Problem details:
Answer these questions from the article about the Pratt Museum's new gardener.
1. In what month did Hinnant start the job?
2. On which street is the building that the botanical garden sprawls in front of?
3. Besides being larger, what will the new garden signs include?

Extract to read:

Yarrow Hinnant has long known the many health and subsistence benefits native plants can provide. As the Pratt Museum’s new official gardener, he’s excited to bring that knowledge to Homer.
A native of North Carolina, Hinnant started the job in April. Before this, he spent about a decade between Oregon and Washington. During summer seasons, he would travel up to the Denali area to work for the National Park Service.
Throughout that time, Hinnant said he was on the hunt for property where he and his partner could start a farm. Their luck wasn’t great in the Lower 48 — what they found was either too expensive or not intact enough, he said. Alaska kept popping back into Hinnant’s mind.
“I’ve kind of been circling around and trying to get to where I can have a permanent base, and that’s finally here,” he said.
He remembered visiting Homer and liking it. He’s now been here for two years.
“(Homer) also is a place where you can actually farm,” Hinnant said. “As cool as right around the national parks are, there’s neither the population to support that kind of work, and the climate of course is much more difficult to deal with too.”
The position of the Pratt gardener is seasonal. Some hold it for a summer, while others have returned year after year to look after the botanical garden that sprawls in front of the building on Bartlett Street. Hinnant said he was attracted to the job in part because it would allow him the flexibility to continue working on numerous at-home projects.
“I really wanted to keep working outdoors and with plants,” he said. “That’s what I’ve been doing for a long time.”
Hinnant worked for years on backcountry trails, which entailed living out in the remote lands.
“I’ve always, since I was a child, been interested in plants,” he said. “Mostly things I could eat.”
As he grew older, Hinnant said he moved on to focus on the subsistence and medicinal aspects of plants in his life and work. He got into ethnobotany — the study of the traditional knowledge and customs native people had when it came to plants — and medicinal herbalism.
“Things you can actually forage for and use in a really consistent way,” he said.
He’s been able to pair this with a general interest in playing with different types of soil and gardening.
Hinnant gave credit to all the Pratt gardeners who have come before him.
“In a lot of ways I’m just stepping in and picking up a lot of the work that they’ve already put into this place,” he said.
One of the ways in which Hinnant is stepping in is by spearheading a redesign of garden signage. In the past, the plants have been marked with small metal signs that bore their names, he said. The new signs are being designed to be larger and to include botanical line drawings so visitors can tell whether the name actually matches the plant they’re looking at.

Recorded data:
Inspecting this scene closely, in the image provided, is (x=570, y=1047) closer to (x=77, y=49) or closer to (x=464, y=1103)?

Solution below:
1. Hinnant started the job in April.
2. The building is on Bartlett Street.
3. The new signs will include botanical line drawings.